Aust turned 30 in November and decided 2021 would be the year she’d get in the best shape of her life. Her COVID-19 quarantine days were filled with HIIT (high-intensity interval training) and home sculpting workouts. She worked on building her virtual workout community and company The Sweaat Life and led virtual exercise classes from home.
Aust’s fiancée Marcus Holman, the Premier Lacrosse League All-Star and U.S. national team attackman, was her assistant for part of the pandemic.
“When COVID hit, Alex drove right into that Sweaat Life and built that community,” Holman said. “It means a lot to her to lead, inspire and empower other women.”
Aust defined confidence as a superpower. Helping people unlock that superpower — through group workouts, appreciating her body on the runway and teaching young female athletes at her Finish Line lacrosse camps — is how she leads.
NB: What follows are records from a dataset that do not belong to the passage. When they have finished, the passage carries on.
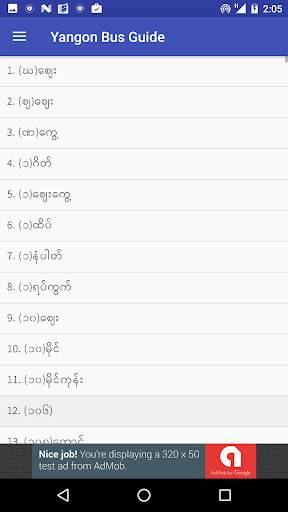 Yangon Bus Guide screenshot 8
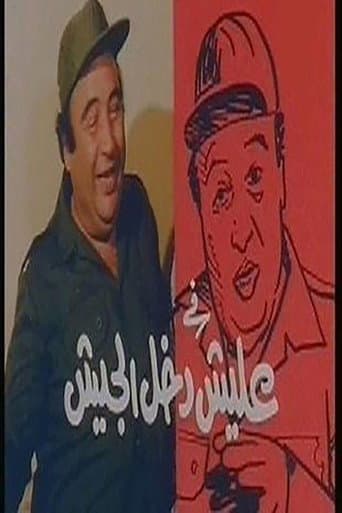 Poster for Elish Went to the Army
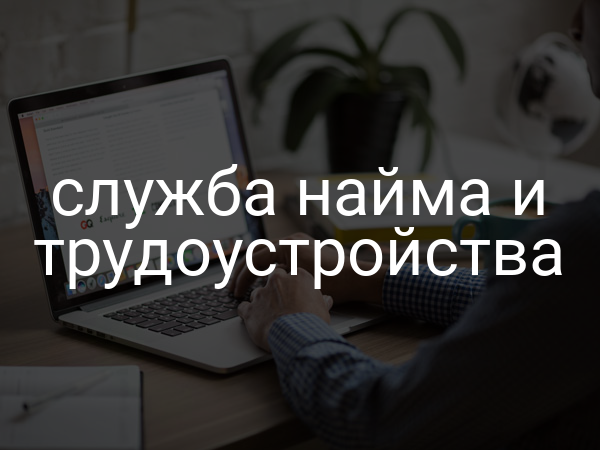 служба найма и трудоустройства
Even if those people exist hundreds of miles apart during a global pandemic.
Getting to a place of peace with her body took pushing it to its limits, Aust said. It’s no coincidence that the year she felt most mentally, physically and emotionally fit is the year she applied for SI Swimsuit.
At the SI Swimsuit shoot in May, editor MJ Day turned the monitor to show Aust the photos fashion photographer Yu Tsai snapped of her in a stringy-yet-sporty yellow bikini on a beach in Atlantic City, N.J.
“Can you believe this is you?” Day asked Aust.
Aust erupted in tears.
“I felt every emotion I had in the past eight months,” Aust said. “Working my butt off to be the best version of myself. I saw that in a moment. I never realized a photo of yourself could be that powerful.”
Holman wasn’t surprised SI Swimsuit chose Aust as a finalist. Back in 2020, when he watched her film her audition video on Utah’s Antelope Island, he realized she was a natural — both as a model and leader.
“It’s cool to see her step outside of her comfort zone and show young girls that it’s OK to be sporty and competitive but also have a feminine side,” Holman said.
The 15 SI Swim Search finalists are not full-time models. Rather, they’re entrepreneurs, mothers, students and athletes.